■ What is asked:
• a. Reproduce word for word the passage of the Agda demo that begins with "open import Data.Bool" and ends with "include ~even~, ~odd~, ~prime~, ~greater-than-10~).".
• b. According to the Agda demo, why is `Predicate` defined as a shorthand instead of using `Pred` directly?

──────── Text shown

#+Title: Agda demo
#+Author: Mark Armstrong
#+Description: A quick demo of Agda

* About this file

This is a /literate Agda/ file; hence, the file ending being
~.lagda~, rather than ~.agda~.

Agda supports literate programming in ~.lagda~ files,
with the code in between either
LaTeX style blocks (~\begin{code}~, ~\end{code}~)
or, in more recent versions,
Org style source blocks (~#+begin_src agda2~, ~#+end_src~).

If you use an older version of Agda, this file may not
work for you by default; you can find/replace the Org style
block delimiters with LaTeX style ones, and it should work.

To switch from ~org-mode~ to ~agda2-mode~ when using this file,
use ~M-x agda2-mode~; to go back, ~M-x org-mode~.

Musa has developed a (somewhat alternate) solution to working
with Agda in Org mode, called
[[https://github.com/alhassy/org-agda-mode][~org-agda~ mode]];
you may find it useful if you want to write Agda in Org mode.

* Standard library inclusions

Agda includes very few types and constructs as built-in;
therefore, we must either
- include a fair amount from the standard library, or
- define everything ourselves.

In this instance, I choose to import from the standard library,
but apply some heavy renaming to make the connection between types
and propositions much clearer.

By qualifying the import with ~using ()~, nothing is imported
except what we list in the ~renaming (…)~ qualifier.
#+begin_src agda2
-- The module name for the file must be the same as the filename
module agda-demo where

-- Types used for “propositions”
open import Level
  using ()
  renaming (zero to lzero)
open import Data.Empty
  using ()
  renaming (⊥ to Falsehood ; ⊥-elim to ex-falso)
open import Data.Unit
  using ()
  renaming (⊤ to Truth ; tt to witness)
open import Data.Product
  using ()
  renaming (_×_ to _∧_ ; _,_ to ∧-intro)
open import Data.Sum
  using ()
  renaming (_⊎_ to _∨_ ; inj₁ to ∨-intro-left ; inj₂ to ∨-intro-right)
open import Relation.Nullary using (¬_)
open import Relation.Unary using (Pred)
open import Relation.Binary.PropositionalEquality
  using (_≡_)
  renaming (refl to ByReflexivity)

-- Types used for “data”
open import Data.Bool using (Bool ; true ; false ; if_then_else_)
open import Data.Nat
  using (ℕ ; suc ; zero ; _+_ ; _*_ ; _∸_ ; _^_)
open import Data.Maybe using (Maybe ; just ; nothing)
#+end_src

The type former ~Pred~ creates a predicate on a given type;
for instance, ~Pred ℕ~ is the type of unary predicates on the natural numbers
(examples of this type would include ~even~, ~odd~, ~prime~, ~greater-than-10~).
However, ~Pred~ actually takes one additional argument of type ~Level~
(which has to do with the “hierarchy of universes”).
We will usually work at level “zero”, so we define ~Predicate~ as a shorthand.
#+begin_src agda2
_Predicate : Set → Set₁
A Predicate = Pred A lzero
#+end_src

* Recreating numerical expression with prefix operators in Agda

Let's revisit assignment 1, but see how we would do it in Agda.

────────────────
──────── Data records

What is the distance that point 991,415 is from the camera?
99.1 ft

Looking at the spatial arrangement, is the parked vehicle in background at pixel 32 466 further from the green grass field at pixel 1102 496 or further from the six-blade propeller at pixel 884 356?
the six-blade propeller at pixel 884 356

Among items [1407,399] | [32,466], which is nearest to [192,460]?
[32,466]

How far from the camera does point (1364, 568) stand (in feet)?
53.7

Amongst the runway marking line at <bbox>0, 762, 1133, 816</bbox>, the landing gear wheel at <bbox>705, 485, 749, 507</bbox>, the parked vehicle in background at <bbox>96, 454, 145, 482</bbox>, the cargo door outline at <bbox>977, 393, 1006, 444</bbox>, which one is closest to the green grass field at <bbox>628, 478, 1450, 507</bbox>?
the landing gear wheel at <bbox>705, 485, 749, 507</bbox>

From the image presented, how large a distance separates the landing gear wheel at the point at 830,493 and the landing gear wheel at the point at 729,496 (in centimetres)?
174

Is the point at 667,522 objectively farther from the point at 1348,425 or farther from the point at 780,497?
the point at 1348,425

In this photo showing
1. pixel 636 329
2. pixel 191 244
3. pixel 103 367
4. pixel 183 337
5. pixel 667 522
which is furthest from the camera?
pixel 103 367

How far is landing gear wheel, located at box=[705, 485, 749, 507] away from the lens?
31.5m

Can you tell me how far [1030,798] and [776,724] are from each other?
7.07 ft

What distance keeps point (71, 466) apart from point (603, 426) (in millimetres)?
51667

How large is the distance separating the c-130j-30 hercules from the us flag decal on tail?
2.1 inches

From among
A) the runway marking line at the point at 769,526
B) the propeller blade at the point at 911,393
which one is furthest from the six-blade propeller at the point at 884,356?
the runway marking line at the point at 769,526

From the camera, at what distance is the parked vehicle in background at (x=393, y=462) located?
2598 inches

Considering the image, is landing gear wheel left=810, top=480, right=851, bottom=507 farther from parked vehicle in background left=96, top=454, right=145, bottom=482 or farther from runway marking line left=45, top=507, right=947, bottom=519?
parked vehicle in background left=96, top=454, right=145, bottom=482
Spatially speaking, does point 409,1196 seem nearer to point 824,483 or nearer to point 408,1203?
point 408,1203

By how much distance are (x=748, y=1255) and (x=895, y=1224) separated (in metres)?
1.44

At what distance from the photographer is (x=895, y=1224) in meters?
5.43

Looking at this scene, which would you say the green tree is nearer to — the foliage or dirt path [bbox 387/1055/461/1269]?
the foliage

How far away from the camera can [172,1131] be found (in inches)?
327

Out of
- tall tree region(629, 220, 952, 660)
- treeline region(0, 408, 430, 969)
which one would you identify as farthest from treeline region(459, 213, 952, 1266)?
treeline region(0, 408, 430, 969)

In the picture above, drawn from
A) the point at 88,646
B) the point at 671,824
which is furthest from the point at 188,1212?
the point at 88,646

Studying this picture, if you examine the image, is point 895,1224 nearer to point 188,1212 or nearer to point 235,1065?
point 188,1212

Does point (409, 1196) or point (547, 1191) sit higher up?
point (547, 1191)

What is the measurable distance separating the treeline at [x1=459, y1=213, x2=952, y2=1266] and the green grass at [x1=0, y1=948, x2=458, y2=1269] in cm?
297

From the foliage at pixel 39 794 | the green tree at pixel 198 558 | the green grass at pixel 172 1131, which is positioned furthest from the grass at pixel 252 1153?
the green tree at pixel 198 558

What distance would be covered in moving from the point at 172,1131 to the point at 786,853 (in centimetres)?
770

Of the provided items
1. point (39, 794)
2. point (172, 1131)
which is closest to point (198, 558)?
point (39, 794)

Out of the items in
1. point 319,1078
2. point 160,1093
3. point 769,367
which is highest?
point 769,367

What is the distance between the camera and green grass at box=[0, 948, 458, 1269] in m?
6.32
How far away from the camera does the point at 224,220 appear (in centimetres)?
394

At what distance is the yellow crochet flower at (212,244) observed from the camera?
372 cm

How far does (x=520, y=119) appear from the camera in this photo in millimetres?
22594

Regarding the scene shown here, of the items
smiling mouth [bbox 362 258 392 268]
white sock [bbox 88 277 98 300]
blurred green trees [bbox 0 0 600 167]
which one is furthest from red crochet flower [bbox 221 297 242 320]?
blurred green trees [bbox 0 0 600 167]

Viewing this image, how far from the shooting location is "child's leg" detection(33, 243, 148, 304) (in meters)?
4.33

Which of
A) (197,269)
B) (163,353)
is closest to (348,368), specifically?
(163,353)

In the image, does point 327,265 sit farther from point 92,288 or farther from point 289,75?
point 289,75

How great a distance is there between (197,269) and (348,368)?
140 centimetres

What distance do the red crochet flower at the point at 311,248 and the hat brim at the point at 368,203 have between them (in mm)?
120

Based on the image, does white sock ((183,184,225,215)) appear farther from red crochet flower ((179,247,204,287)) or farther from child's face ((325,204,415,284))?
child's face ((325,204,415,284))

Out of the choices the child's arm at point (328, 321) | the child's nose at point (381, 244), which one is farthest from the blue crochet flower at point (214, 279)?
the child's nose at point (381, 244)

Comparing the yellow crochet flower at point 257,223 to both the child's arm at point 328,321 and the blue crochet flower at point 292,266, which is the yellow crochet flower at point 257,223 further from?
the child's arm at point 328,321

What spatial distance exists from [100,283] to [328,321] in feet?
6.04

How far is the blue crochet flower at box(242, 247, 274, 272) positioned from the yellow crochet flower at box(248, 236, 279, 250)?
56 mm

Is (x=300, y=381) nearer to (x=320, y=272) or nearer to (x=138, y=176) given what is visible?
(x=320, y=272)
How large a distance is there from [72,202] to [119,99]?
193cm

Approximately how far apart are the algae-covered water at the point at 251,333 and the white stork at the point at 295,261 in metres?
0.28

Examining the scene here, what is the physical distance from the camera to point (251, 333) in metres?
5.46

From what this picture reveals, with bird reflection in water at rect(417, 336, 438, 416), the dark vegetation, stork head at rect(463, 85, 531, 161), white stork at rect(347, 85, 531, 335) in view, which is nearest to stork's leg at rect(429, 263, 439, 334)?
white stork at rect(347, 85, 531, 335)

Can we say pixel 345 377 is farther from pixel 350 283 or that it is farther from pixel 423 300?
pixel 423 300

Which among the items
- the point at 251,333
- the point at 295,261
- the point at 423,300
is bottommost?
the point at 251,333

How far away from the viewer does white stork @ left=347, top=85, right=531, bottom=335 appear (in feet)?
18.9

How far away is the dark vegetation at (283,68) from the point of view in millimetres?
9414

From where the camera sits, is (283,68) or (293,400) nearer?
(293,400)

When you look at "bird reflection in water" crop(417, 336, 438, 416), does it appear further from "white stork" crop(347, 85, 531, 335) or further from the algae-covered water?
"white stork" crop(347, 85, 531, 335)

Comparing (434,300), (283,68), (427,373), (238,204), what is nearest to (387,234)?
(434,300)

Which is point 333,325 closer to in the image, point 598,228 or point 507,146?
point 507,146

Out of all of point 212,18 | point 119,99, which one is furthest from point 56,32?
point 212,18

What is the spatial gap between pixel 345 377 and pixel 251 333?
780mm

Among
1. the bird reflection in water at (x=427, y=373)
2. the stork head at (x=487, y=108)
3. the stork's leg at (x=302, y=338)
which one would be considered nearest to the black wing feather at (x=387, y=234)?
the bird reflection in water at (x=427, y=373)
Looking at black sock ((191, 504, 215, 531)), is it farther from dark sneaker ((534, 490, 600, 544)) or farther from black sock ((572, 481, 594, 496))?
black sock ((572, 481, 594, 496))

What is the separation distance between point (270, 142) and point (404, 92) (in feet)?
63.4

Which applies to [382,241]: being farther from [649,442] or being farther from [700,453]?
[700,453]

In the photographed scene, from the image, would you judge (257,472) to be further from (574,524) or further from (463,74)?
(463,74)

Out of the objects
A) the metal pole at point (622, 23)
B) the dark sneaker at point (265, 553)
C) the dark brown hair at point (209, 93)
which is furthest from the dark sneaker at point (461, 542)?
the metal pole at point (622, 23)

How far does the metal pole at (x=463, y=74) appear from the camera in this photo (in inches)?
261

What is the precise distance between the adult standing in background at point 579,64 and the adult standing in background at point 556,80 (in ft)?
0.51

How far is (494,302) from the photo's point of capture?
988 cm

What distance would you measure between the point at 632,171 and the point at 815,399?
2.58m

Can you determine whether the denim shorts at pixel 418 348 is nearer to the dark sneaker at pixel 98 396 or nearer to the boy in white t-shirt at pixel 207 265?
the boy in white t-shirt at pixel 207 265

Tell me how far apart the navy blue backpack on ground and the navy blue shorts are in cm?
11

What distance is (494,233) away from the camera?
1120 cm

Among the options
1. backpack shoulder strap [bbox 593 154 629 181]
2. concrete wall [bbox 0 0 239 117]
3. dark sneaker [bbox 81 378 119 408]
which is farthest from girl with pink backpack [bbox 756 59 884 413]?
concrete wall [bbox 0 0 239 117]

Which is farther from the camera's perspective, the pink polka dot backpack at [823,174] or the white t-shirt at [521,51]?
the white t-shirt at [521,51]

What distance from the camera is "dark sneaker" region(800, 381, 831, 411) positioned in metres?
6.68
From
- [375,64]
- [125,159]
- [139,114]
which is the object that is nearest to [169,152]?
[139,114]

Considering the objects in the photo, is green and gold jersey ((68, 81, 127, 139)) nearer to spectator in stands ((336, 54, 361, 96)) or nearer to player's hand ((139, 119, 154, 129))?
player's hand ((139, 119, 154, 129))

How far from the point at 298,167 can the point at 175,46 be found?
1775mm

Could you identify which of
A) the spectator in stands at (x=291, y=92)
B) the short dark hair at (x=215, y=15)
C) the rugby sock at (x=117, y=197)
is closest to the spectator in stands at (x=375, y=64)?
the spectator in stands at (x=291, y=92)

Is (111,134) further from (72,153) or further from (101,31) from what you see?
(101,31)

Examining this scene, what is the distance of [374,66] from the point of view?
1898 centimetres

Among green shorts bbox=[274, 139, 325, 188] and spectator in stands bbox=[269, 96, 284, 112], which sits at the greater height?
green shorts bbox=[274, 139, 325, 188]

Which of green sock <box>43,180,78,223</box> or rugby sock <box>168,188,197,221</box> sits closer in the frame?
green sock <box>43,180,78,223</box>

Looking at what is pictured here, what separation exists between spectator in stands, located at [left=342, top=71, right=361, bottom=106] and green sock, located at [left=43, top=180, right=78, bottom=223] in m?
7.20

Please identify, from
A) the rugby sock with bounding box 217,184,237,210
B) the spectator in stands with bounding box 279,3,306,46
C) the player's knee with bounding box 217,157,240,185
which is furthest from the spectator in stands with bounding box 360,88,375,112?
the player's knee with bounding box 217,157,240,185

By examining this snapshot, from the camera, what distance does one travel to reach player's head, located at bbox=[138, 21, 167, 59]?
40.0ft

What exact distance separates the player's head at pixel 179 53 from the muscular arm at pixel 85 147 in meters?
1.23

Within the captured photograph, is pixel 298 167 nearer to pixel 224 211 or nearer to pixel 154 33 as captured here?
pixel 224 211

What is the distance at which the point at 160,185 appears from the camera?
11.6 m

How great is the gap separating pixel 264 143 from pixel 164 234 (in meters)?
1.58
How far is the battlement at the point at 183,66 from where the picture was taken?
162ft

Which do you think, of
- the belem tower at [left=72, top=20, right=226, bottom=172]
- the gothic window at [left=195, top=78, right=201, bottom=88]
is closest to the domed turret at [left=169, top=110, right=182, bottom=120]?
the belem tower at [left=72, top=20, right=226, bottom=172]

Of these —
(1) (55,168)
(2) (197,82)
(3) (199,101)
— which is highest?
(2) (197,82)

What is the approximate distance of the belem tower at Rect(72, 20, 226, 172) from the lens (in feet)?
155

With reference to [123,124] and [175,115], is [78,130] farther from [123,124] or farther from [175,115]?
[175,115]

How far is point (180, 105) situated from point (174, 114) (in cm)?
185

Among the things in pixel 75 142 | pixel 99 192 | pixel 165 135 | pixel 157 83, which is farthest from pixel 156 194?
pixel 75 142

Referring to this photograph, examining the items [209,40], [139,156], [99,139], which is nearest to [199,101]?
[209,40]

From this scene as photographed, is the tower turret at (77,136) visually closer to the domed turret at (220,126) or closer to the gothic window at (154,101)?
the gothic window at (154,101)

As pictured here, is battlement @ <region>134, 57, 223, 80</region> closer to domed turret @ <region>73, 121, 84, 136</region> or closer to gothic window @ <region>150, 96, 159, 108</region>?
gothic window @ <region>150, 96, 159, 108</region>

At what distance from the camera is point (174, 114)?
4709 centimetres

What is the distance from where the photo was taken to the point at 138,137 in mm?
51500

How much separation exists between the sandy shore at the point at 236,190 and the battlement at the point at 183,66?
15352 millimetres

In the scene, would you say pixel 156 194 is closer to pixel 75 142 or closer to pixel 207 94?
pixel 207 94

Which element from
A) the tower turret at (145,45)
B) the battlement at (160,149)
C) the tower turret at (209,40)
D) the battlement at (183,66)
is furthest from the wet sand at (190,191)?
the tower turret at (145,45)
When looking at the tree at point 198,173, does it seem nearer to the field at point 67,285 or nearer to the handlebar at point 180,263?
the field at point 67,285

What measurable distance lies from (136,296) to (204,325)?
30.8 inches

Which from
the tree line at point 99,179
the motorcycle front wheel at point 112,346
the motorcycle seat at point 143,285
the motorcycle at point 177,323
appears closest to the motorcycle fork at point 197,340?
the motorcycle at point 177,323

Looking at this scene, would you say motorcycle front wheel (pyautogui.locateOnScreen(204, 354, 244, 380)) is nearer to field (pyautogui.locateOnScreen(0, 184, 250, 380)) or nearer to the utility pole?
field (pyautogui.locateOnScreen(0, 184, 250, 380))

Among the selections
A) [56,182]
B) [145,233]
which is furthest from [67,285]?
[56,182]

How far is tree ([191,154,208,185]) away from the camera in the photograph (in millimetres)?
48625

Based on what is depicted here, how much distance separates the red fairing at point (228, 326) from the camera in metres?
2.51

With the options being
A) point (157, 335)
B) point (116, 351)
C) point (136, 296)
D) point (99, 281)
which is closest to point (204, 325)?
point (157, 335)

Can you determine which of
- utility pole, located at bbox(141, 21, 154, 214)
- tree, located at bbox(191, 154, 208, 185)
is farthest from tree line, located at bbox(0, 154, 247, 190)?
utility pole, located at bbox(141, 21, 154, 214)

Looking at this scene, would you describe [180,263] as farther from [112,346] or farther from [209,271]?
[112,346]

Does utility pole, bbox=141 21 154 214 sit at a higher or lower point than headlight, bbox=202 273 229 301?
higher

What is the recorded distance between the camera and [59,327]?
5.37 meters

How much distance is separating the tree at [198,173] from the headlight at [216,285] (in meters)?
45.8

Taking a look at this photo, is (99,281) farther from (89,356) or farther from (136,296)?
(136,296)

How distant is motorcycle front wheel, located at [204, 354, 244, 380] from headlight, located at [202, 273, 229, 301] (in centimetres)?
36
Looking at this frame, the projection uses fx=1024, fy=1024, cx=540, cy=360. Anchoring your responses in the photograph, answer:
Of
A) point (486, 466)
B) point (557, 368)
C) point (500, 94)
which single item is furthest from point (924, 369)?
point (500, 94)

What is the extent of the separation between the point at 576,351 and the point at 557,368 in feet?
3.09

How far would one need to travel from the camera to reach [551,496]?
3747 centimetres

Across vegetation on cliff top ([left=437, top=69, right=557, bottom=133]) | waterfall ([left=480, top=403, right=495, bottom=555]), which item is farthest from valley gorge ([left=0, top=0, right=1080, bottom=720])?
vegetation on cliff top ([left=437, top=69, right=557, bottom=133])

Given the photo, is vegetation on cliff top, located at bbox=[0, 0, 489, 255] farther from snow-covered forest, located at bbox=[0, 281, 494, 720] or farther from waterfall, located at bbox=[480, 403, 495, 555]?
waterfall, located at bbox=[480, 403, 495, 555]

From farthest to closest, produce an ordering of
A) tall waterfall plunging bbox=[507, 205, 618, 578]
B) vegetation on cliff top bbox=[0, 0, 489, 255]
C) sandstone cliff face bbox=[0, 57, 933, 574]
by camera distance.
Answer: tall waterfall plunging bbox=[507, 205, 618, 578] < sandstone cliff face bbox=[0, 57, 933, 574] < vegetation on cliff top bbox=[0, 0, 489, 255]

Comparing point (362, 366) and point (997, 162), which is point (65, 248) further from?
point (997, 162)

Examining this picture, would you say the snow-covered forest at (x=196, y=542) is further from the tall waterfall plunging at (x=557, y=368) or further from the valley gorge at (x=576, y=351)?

────────────────

■ Responses by task:
• a.
open import Data.Bool using (Bool ; true ; false ; if_then_else_)
open import Data.Nat
  using (ℕ ; suc ; zero ; _+_ ; _*_ ; _∸_ ; _^_)
open import Data.Maybe using (Maybe ; just ; nothing)
#+end_src

The type former ~Pred~ creates a predicate on a given type;
for instance, ~Pred ℕ~ is the type of unary predicates on the natural numbers
(examples of this type would include ~even~, ~odd~, ~prime~, ~greater-than-10~).

• b. `Pred` takes an additional argument of type `Level`, which relates to the hierarchy of universes. Since the work is usually done at level zero, `Predicate` fixes that argument to `lzero` so it need not be supplied each time.